§ Data for review
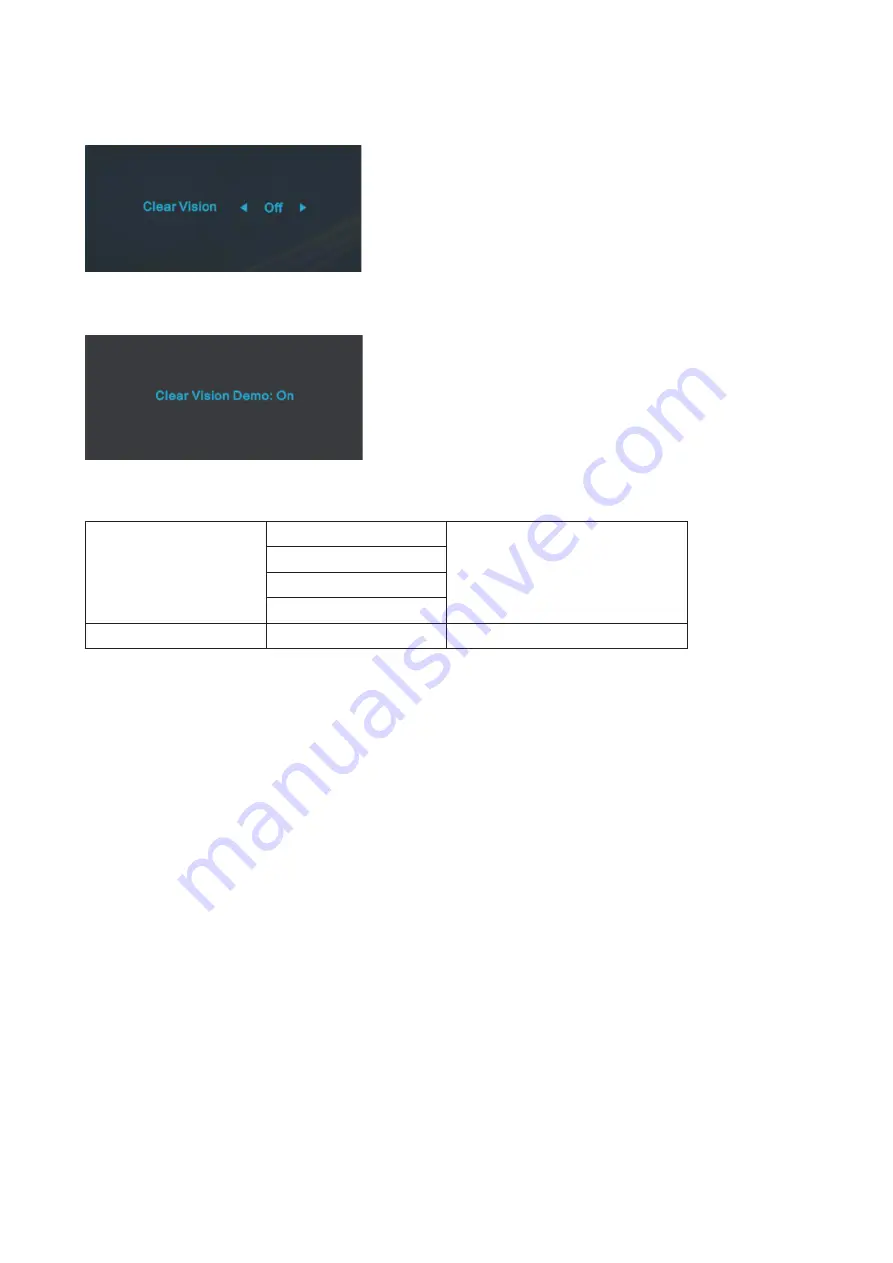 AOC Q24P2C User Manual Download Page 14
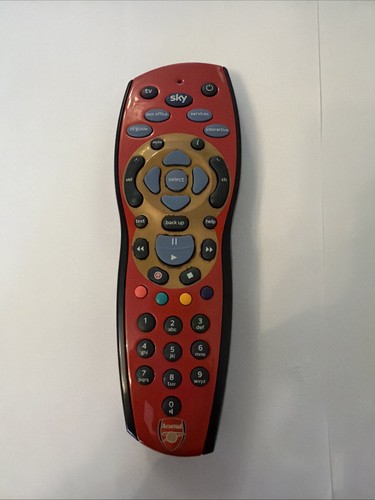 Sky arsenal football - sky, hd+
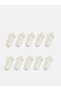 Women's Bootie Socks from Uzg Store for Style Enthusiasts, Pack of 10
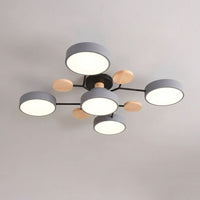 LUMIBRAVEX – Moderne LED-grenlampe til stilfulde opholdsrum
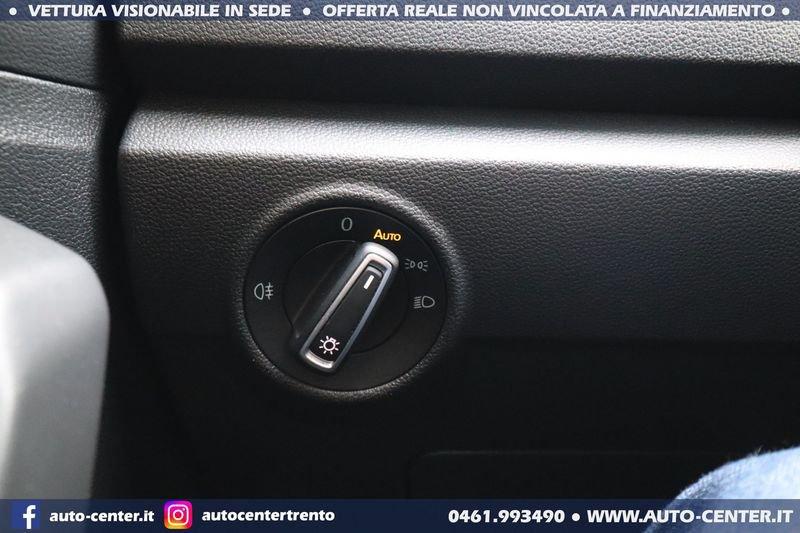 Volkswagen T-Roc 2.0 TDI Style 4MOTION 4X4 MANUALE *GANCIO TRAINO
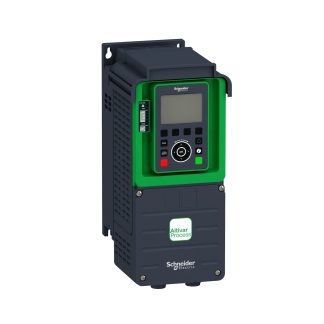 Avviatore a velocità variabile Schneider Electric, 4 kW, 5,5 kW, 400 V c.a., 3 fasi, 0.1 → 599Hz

§ Work instruction
Swap every "Style" in the items above for "Design", keeping everything else the same, and give only the text lines without the pictures.

§ Task solution
 AOC Q24P2C User Manual Download Page 14
 Sky arsenal football - sky, hd+
 Women's Bootie Socks from Uzg Store for Design Enthusiasts, Pack of 10
 LUMIBRAVEX – Moderne LED-grenlampe til stilfulde opholdsrum
 Volkswagen T-Roc 2.0 TDI Design 4MOTION 4X4 MANUALE *GANCIO TRAINO
 Avviatore a velocità variabile Schneider Electric, 4 kW, 5,5 kW, 400 V c.a., 3 fasi, 0.1 → 599Hz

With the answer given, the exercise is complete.